Les travailleurs de l’industrie automobile, organisés par le syndicatUnited Auto Workers, ont subi des reculs majeurs au cours des 30 dernières années. Et la production automobile étant un secteur clé pour l’ensemble de l’Etat du Michigan, cela a eu un impact colossal sur tout le tissu économique et social. Au début, cette régression s’est réalisée sur fond de croissance économique. Aussi les travailleurs parvenaient-ils toujours plus ou moins à joindre les deux bouts. Mais à présent, avec la crise économique mondiale, les citoyens de Détroit subissent une austérité extrêmement sévère. La classe capitaliste et ses représentants politiques tournent avidement leurs regards vers le secteur public.
Chute de la population
En 1980, Détroit comptait 1,2 million d’habitants. Du fait de la crise du marché du travail, la population y a chuté de 25 % entre 2000 et 2010. La ville a perdu 500 000 habitants sur trois décennies. Les écoles publiques et la municipalité de Détroit en sont devenues les deux plus grands employeurs, avec un effectif total de 27 000 employés. Et même ces travailleurs sont devenus très exposés, du fait d’un déficit de 150 millions de dollars, en 2011, dans le budget de la ville.
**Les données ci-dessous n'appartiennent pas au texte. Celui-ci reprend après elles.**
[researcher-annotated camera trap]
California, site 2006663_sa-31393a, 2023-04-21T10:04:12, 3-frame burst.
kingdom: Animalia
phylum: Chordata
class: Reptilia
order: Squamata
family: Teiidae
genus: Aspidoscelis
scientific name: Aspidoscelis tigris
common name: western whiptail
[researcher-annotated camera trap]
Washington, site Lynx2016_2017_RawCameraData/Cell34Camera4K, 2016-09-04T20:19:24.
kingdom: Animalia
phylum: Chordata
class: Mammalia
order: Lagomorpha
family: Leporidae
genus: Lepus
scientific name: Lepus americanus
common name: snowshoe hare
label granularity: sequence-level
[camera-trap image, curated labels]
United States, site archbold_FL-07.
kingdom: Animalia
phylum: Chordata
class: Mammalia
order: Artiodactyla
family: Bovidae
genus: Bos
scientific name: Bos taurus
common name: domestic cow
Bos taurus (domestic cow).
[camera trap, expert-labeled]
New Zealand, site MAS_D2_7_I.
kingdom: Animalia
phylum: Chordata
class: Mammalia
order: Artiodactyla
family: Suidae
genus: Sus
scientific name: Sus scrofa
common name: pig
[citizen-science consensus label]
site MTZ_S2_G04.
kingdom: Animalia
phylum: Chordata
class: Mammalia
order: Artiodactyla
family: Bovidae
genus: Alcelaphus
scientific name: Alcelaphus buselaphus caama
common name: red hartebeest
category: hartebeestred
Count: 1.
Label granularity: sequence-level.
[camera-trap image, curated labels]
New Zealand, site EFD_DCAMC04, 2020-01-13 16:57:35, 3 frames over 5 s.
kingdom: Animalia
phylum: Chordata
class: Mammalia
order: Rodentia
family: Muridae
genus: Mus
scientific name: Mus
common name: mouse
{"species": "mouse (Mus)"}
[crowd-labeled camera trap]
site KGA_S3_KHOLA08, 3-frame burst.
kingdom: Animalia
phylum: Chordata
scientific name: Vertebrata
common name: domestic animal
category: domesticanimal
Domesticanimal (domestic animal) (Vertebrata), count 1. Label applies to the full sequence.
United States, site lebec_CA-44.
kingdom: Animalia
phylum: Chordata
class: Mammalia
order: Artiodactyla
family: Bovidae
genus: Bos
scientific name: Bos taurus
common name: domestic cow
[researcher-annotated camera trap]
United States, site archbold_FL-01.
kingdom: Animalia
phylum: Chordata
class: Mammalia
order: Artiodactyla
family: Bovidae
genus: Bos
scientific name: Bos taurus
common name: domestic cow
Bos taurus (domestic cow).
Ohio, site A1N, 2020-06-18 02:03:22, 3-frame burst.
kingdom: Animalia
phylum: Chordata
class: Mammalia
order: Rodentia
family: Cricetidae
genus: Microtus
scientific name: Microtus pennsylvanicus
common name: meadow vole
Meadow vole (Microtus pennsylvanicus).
Officiellement, le taux de chômage est de 20 %. Mais si l’on compte tous ceux qui sont sortis des statistiques, le chiffre est beaucoup plus élevé. 53 % des jeunes et 20 % des personnes âgées vivent sous le seuil de pauvreté. Le revenu familial annuel médian des habitants atteint tout juste 31 000 dollars, bien en dessous de la moyenne nationale (49 445 dollars).
La campagne d’austérité la plus récente a été menée par le gouverneur républicain Rick Snyder, dans le sillage de la législation antisyndicale adoptée au printemps 2011 par les gouverneurs Scott Walker (Wisconsin) et John Kasich (Ohio). Snyder a étendu un programme dit de Gestionnaires Financiers d’Urgence (Emergency Financial Manager, EFM), un poste auquel le gouverneur peut nommer une personne ou une société et qui ouvre la possibilité de dissoudre tout contrat de travail du secteur public, de l’administration scolaire et de la mairie – et de dépouiller les droits de négociation collective. Flint, au Michigan, est de loin la plus grande ville à entrer dans ce programme. Mais le maire de Détroit, Dave Bing, un démocrate, a proposé de devenir un de ces EFM si Snyder déclare Détroit en difficulté financière. C’est une preuve supplémentaire que les objectifs fondamentaux des républicains et des démocrates sont les mêmes.
L’école attaquée
Le système scolaire public de Détroit lui-même est actuellement sous le contrôle d’un EFM. Le premier EFM des écoles publiques de Détroit, Robert Bobb, a été nommé en 2009 par le gouverneur Jennifer Granholm, un Démocrate. Il a immédiatement procédé au démantèlement du système scolaire public. 73 écoles publiques ont été fermées, y compris celles qui avaient un taux de réussite aux examens proche de 100 %. L’année suivante, 70 écoles privées ont été ouvertes ! Ce fut un coup très dur pour le personnel syndiqué et le corps professoral.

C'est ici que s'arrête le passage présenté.